What the task asks –
Can you repeat the records from the line with "From the given choices" through the line with "which is furthest from the camera?", swapping "utility pole" for "telephone pole" and leaving everything else unchanged?

Exercise input –
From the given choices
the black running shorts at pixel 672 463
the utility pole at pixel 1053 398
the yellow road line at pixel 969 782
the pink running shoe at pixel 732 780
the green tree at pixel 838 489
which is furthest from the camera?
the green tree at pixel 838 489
--
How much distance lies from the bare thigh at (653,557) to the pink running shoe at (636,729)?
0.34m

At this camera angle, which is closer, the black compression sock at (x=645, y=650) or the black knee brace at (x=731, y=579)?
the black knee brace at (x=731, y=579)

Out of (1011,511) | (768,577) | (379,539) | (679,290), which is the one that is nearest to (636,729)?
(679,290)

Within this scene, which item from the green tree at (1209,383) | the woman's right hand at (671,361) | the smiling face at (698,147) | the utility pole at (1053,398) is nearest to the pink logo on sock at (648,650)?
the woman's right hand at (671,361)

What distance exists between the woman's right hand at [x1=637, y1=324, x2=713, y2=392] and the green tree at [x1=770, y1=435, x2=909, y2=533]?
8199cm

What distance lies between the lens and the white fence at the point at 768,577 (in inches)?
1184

Result of the exercise –
From the given choices
the black running shorts at pixel 672 463
the telephone pole at pixel 1053 398
the yellow road line at pixel 969 782
the pink running shoe at pixel 732 780
the green tree at pixel 838 489
which is furthest from the camera?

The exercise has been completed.